JEROME — Much of the high-desert West is holding its breath this week, awaiting news Friday as to whether the greater sage grouse will be added to the endangered species list.
But in Twin Falls County, one group of residents and government biologists is continuing its push to help the bird.
The Shoshone Basin Local Working Group, first formed in 1994, is looking to tackle grouse projects in the western part of its territory, which generally encompasses the southern portion of the county east of Salmon Falls Creek. And that means also expanding its membership.
More than 20 people received a briefing on the group and the grouse at a public information meeting Tuesday evening at the Idaho Department of Fish and Game regional office. Besides some original members, they included private ranchers, a representative of J.R. Simplot Co., hunters, volunteers who help with annual grouse counts and members of the U.S. Bureau of Land Management and U.S. Forest Service.
Local working groups in Idaho fall under Fish and Game and serve as advisory bodies that develop voluntary plans to benefit the birds.
The Shoshone Basin grouppredates even Idaho’s state sage-grouse plan and covers just 180,000 acres, small for a local working group. Fish and Game biologist Dave Musil said he believes it was the first such working group in the West, though one in Colorado disagrees.
The group’s original mission statement focuses on providing for the needs of both grouse and grazing livestock, and its objectives included improving riparian areas and overall habitat, said member Rich Yankey. The work culminated in a 2008 management plan focused on 34,000 acres in the southeast part of the basin.

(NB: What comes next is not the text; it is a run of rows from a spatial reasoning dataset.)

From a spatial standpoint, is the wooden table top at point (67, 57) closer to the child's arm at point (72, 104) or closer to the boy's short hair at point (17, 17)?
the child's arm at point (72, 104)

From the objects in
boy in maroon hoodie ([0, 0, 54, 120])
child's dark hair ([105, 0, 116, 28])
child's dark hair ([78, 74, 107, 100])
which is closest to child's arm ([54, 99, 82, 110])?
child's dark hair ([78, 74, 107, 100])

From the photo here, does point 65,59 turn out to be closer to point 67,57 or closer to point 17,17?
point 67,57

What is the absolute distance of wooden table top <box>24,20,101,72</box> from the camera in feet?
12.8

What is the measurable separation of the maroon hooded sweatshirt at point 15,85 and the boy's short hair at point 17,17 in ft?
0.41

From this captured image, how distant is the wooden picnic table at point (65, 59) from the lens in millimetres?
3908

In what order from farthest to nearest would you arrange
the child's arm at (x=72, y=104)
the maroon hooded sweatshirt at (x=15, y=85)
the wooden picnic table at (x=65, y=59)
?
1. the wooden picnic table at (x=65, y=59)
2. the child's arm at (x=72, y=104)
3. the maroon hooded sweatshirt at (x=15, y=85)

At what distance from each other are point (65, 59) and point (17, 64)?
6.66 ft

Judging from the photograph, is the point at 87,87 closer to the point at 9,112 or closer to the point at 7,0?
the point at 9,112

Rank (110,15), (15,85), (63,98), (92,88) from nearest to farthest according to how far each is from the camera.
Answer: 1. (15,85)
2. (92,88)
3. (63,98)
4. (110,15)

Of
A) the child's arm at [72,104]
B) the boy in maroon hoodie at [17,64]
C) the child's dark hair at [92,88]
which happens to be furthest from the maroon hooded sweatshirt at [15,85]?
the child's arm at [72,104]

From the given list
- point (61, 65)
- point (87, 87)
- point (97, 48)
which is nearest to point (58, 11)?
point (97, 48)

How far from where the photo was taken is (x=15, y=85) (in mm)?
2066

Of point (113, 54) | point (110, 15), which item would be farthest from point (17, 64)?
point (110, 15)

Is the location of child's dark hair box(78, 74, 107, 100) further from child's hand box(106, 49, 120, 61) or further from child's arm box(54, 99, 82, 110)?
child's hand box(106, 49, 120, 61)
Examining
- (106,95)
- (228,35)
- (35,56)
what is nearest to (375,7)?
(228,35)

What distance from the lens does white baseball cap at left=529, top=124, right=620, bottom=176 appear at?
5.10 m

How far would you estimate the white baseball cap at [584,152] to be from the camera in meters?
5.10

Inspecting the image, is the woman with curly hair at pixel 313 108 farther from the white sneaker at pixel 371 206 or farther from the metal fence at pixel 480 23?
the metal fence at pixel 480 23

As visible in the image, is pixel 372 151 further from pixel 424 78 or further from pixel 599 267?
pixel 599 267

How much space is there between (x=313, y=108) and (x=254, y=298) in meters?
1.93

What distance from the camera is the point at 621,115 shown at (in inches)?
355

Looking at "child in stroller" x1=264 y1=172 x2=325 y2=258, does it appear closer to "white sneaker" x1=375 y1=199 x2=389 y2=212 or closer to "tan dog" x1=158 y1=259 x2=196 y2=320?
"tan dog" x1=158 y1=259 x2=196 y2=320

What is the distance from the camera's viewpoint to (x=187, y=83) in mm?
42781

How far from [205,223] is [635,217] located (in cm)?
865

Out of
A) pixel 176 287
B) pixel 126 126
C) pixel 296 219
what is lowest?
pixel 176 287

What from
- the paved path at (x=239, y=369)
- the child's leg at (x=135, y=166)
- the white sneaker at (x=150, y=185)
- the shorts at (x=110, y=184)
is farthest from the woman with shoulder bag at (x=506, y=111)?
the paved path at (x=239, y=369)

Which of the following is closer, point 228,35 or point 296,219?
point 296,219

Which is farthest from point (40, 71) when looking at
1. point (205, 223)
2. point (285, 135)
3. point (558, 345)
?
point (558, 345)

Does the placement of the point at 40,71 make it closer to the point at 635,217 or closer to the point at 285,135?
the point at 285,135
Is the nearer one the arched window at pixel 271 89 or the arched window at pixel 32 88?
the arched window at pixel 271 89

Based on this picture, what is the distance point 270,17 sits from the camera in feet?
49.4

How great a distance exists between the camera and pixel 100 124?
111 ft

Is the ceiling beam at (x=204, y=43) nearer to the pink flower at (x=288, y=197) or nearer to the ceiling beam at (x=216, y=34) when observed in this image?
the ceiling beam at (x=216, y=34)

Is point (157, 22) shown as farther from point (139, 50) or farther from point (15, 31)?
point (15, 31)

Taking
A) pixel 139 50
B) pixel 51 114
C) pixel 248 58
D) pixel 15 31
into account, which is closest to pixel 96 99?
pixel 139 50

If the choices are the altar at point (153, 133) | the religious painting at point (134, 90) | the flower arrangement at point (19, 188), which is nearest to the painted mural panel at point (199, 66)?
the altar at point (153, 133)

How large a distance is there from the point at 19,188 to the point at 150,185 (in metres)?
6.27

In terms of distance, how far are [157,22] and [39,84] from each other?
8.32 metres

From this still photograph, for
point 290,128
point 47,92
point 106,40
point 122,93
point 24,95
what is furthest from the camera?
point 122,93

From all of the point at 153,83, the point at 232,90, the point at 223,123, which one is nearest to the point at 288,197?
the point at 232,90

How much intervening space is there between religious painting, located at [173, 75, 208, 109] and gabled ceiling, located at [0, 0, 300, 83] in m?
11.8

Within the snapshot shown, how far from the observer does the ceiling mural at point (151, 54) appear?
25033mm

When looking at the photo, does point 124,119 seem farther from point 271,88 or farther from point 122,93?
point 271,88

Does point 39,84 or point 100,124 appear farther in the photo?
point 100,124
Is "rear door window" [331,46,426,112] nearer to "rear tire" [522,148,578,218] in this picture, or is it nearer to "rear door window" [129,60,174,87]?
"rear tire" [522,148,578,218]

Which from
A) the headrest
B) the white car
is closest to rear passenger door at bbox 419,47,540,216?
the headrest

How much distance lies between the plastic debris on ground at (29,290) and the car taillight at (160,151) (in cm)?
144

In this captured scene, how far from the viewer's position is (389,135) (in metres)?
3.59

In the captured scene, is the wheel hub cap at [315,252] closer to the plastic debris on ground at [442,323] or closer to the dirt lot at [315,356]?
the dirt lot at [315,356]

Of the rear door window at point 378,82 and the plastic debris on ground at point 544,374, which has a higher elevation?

Now, the group wants to harness the powers of consensus again for its western segment, an area where a decent amount of data has been collected but no one has been able to closely examine grazing allotments, Yankey said.
The grouse face a large number of threats in the West, and even with the group’s existing efforts their numbers have sunk in the basin, said Fish and Game regional wildlife manager Randy Smith.
Asked near the end how a listing announcement would affect the group’s work, leader Elena Shaw said she believes it will still be able to move forward along the same path. Its current goal is to keep the bird from being listed, she said.
“But if it is listed, I think the goal will be to get it off the list,” she said.